Healthy credit-line management is important at times of economic stress, not only to reduce banks’ risk exposure but also to signal the need for responsible budget management to customers. An effective early warning system (EWS) will detect customers showing signs of distress—for example, rapid increases in revolving balances, reduced monthly payments, unusual spending behavior, and sudden deterioration of credit score. Effective EWS signals can trigger policies to manage credit lines and thereby exposure. But lenders may want to become more proactive, too, anticipating instances in which increasing or decreasing lines can help customers and initiating outreach campaigns that can demonstrate genuine concern for their financial well-being. Similarly, offering short-term forbearance solutions and other loan modifications, guidance on more appropriate or advantageous products (such as consolidation loans), and effective budgeting tools can lead to better customer outcomes and faster recovery.
Collections strategy will also need to change at an operational level. As centralized collections operations shutter, automated nonhuman messaging (for example, voicemails and digital messaging) can be introduced in place of human outbound calling to limit interruption of day-to-day customer contact. Effective account analytics and segmentation will be essential to tailor the contact strategy to customer preferences and identify opportunities to accelerate assistance for distressed customers. For example, predicting the behavior of customers falling delinquent for the first time can be especially challenging. In many instances such models have not been tested under such difficult conditions and may need to be adapted to new and evolving circumstances.

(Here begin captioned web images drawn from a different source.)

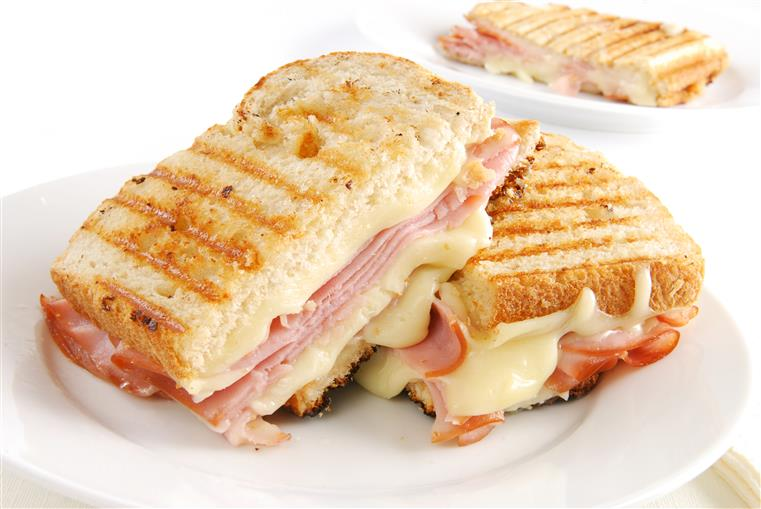 Ham and cheese sandwich on white dish.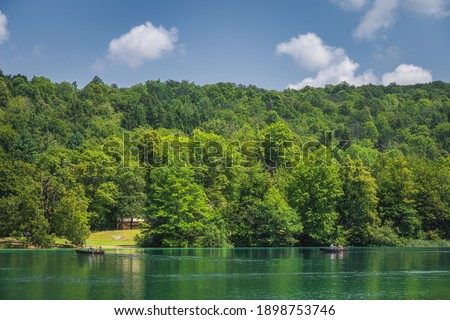 Tourists paddling in two paddleboats on emerald green lake in Plitvice Lakes National Park UNESCO World Heritage in Croatia #1898753746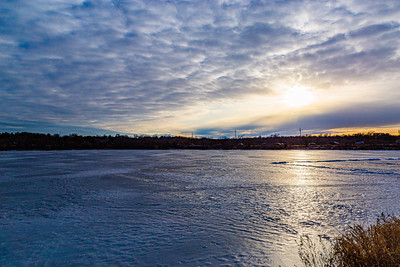 Frozen Ed Zorinsky lake in winter with sunset rays reflection on frozen lake surface.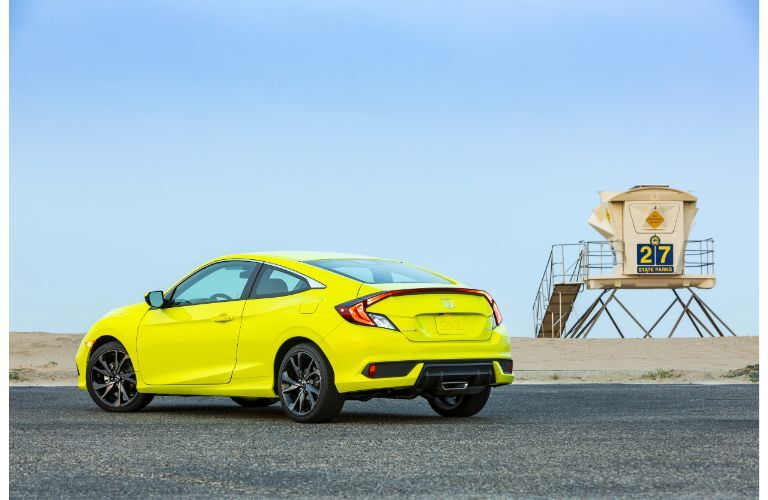 2019 Honda Civic Coupe exterior rear shot with tonic yellow pearl paint color parked near a beach and lifeguard station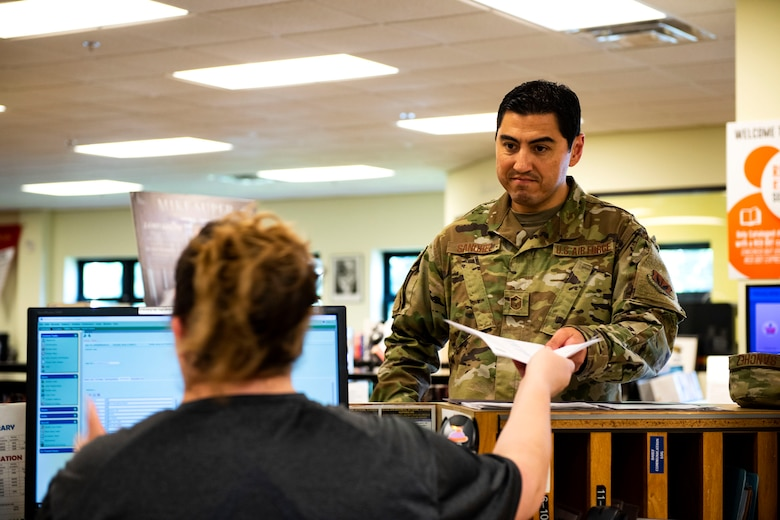 Master Sgt. Brian Sanchez, right, 23d Medical Support Squadron laboratory and diagnostic imaging flight chief, gets assistance from Katrina True, 23d Force Support Squadron library aid, Sept. 5, 2019, at Moody Air Force Base, Ga. The Information Learning Center serves as the central hub for all informational and educational growth for Airmen and their families here. (U.S. Air Force photo by Senior Airman Erick Requadt)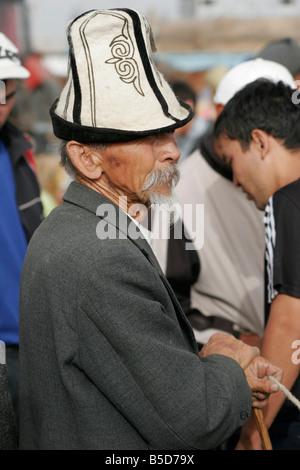 Old Kyrgyz man wearing traditional hat (kalpak) on Sunday animal market in Karakol, Kyrgyzstan, Central Asia - Stock Photo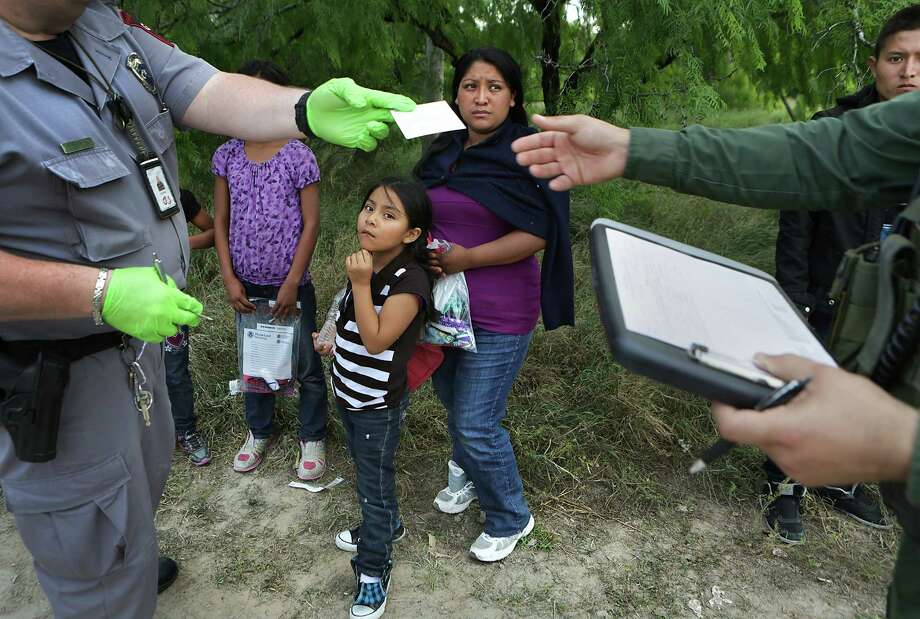 Guatemalan immigrants encountered by Border Patrol agents and Texas game wardens, wait as paper work is filled out.  Central America immigrants continue to cross the Rio Grande in search of a life away from the violence and poverty. Photo: Bob Owen, Staff / © 2015 San Antonio Express-News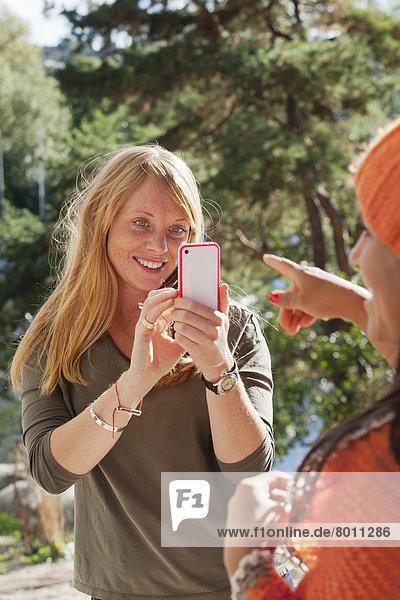 Alvsjo  Sodermanland  Schweden  Frau fotografiert Freundin mit Smartphone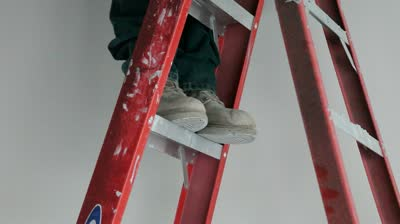 stock-footage-standing-on-ladder-tight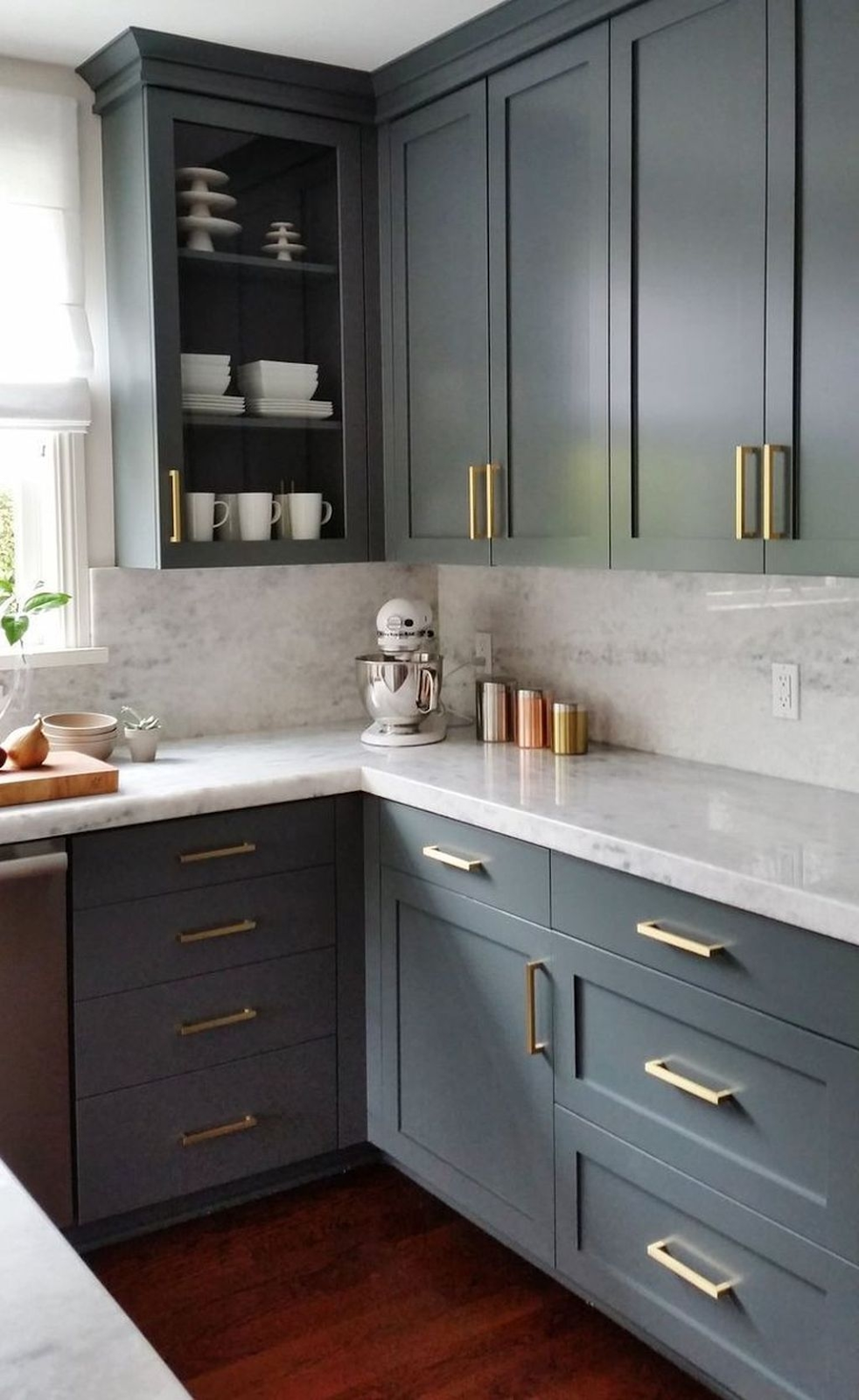 dark grey shaker cabinets with gold hardware pulls and marble countertops backsplash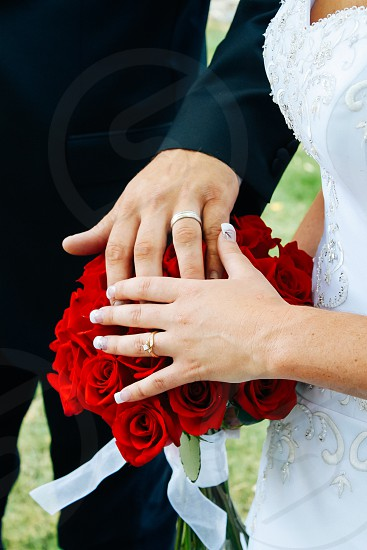 woman wearing gold wedding band with diamond and holding rose bouquet photo
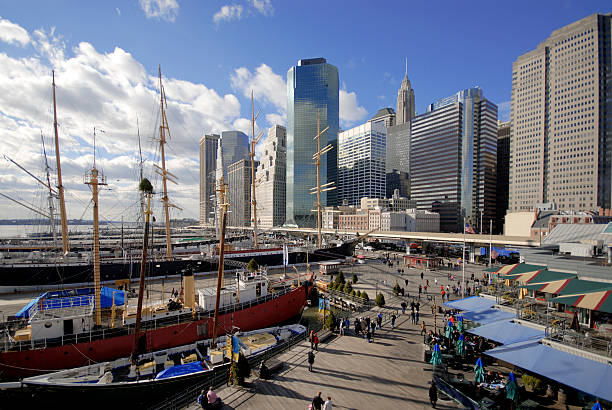 Lower Manhattan at South Street Seaport Manhattan skyline from the South Street Seaport. south street seaport stock pictures, royalty-free photos & images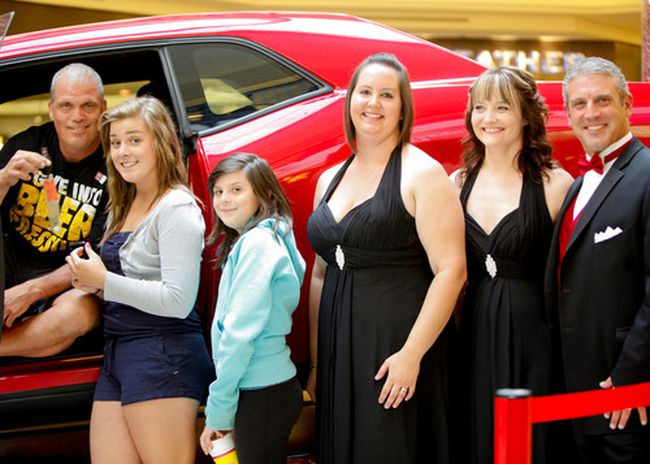 PHOTO SUPPLIED. (left to right) Brad Zadunayski, with daughters Katelyn and Jamie, pose in their new car with Tineke de Jong, Charlene and Jordon of Londonderry Mall. The draw for the car happened on Aug. 10 and Zadunayski drove it home on Aug. 11.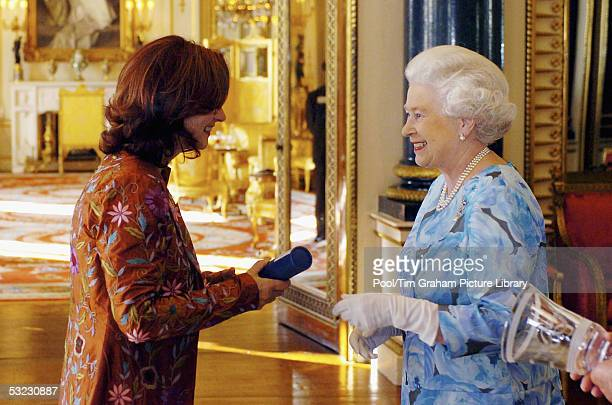 HM Queen Elizabeth II The Queen presents Diane Gowland Director at the Centre for Innovation and Partnerships at Newham College with the Queen's...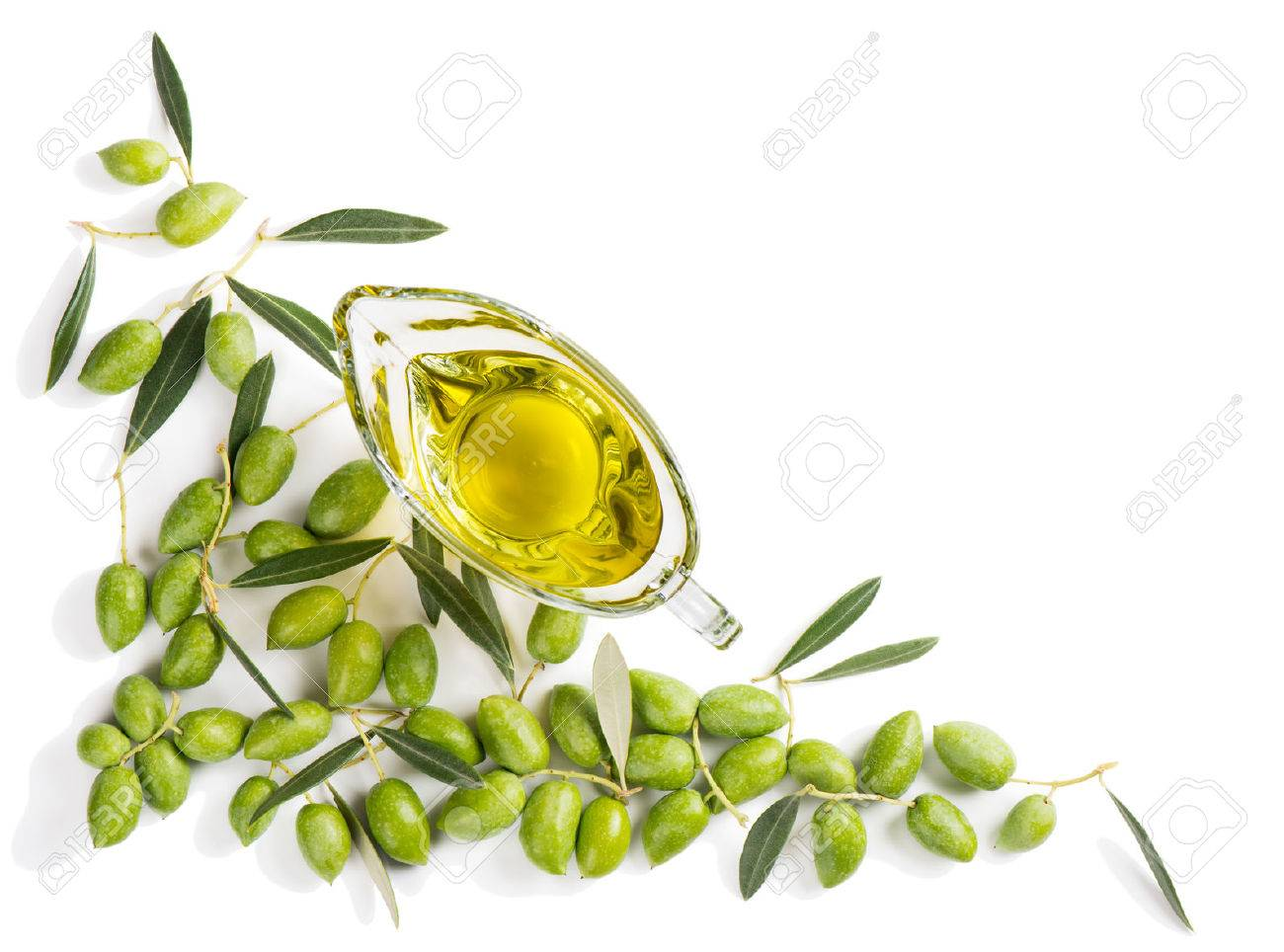 Top view of angular frame of green fresh olives with leaves and olive oil in a glass sauce boat isolated on white background. - 62178739
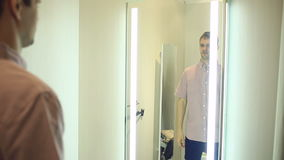 A man chooses clothes for himself in a clothing store. Trying on new clothes in the fitting room stock video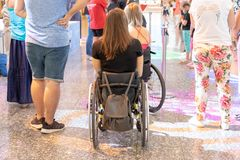 MOSCOW, RUSSIA - AUGUST 29, 2018: Two disabled persons in wheelchairs in the shopping mall stock image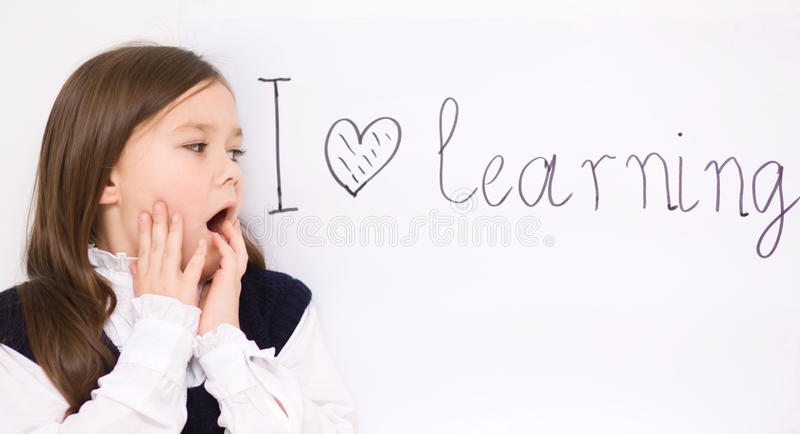 Cute girl is holding book royalty free stock image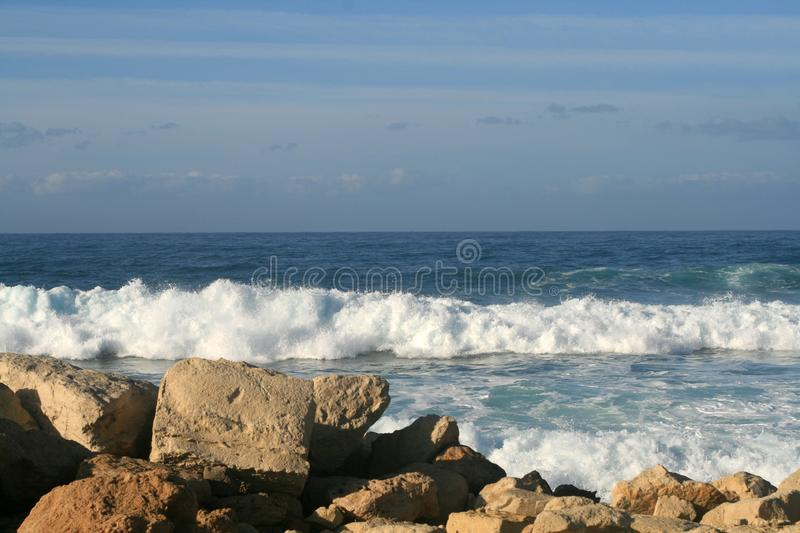 Wavy Mediterranean sea on a summer evening royalty free stock photos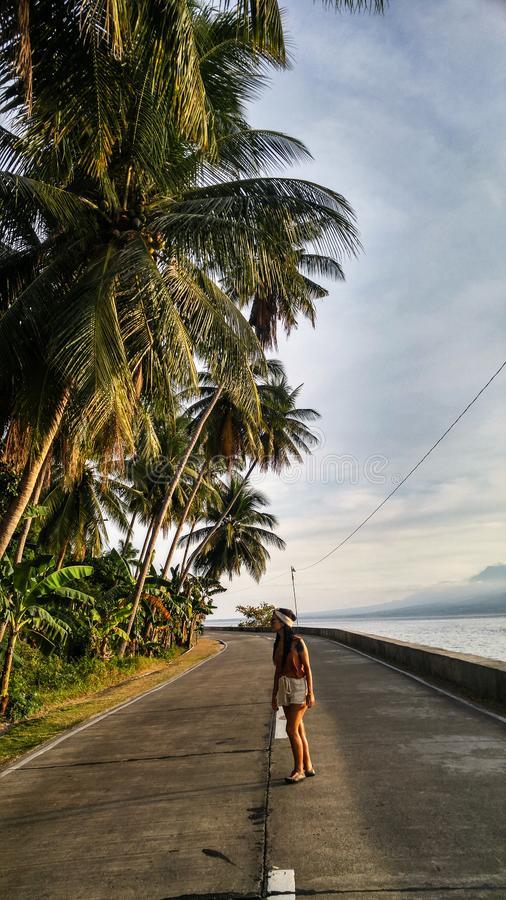 Woman alone at the road with palm trees in Cebu Island. Woman walking alone at the empty road with lots of palm trees in Cebu Island in Philippines royalty free stock image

Historically, as credit losses rise, there has often been a scramble to increase servicing capacity, both in-house and through third-party agencies. However, third parties are facing similar capacity challenges during the spread of COVID-19, and hiring and training employees during a pandemic would be especially difficult. Instead, to ensure that customers in need are receiving maximum assistance, some banks might choose to retrain staff (for example, offering digital training for early-stage collectors) or redeploy employees from other roles at the call center or branches.
Lenders typically struggle in recessions to balance the need to limit credit risk while providing sufficient credit to customers to survive personal financial hardship. In the case of the spread of COVID-19, the challenge is especially acute due to the physical constraints banks face when serving customers in need.
Choosing the right path for both the short and long term can be tough. In this instance, the guiding principle is clear: banks should care for customers and employees in a sustainable way first and foremost. By immediately offering short-term hardship arrangements and activating remote-working models with necessary precautions, banks can limit their risk exposure. Whether the economic impact of COVID-19 is a short, sharp shock to people’s everyday lives or leads to longer-term stress on the financial system, how individual banks react and care for customers and staff will be remembered for years to come.